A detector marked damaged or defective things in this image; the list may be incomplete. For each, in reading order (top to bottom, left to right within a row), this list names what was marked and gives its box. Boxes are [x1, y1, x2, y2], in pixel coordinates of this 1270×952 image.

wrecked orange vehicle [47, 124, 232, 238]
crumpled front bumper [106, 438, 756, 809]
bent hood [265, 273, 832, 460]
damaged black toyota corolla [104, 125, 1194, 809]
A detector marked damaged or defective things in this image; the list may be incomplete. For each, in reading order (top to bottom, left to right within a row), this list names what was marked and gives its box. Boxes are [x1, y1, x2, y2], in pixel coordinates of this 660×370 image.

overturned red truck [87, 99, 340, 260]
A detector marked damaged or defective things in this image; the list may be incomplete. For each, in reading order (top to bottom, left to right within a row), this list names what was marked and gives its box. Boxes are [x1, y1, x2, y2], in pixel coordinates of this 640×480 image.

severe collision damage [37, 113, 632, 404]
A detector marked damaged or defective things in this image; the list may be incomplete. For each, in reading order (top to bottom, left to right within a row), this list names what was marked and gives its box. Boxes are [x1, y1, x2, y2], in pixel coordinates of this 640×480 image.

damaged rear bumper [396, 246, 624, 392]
■ ■ ■
• WHAT TO WORK ON:
Write out the data above verbatim, from its very first line through the line containing "bent hood [265, 273, 832, 460]", including both of those lines.

• RESPONSE:
A detector marked damaged or defective things in this image; the list may be incomplete. For each, in reading order (top to bottom, left to right within a row), this list names what was marked and gives its box. Boxes are [x1, y1, x2, y2], in pixel coordinates of this 1270×952 image.

wrecked orange vehicle [47, 124, 232, 238]
crumpled front bumper [106, 438, 756, 809]
bent hood [265, 273, 832, 460]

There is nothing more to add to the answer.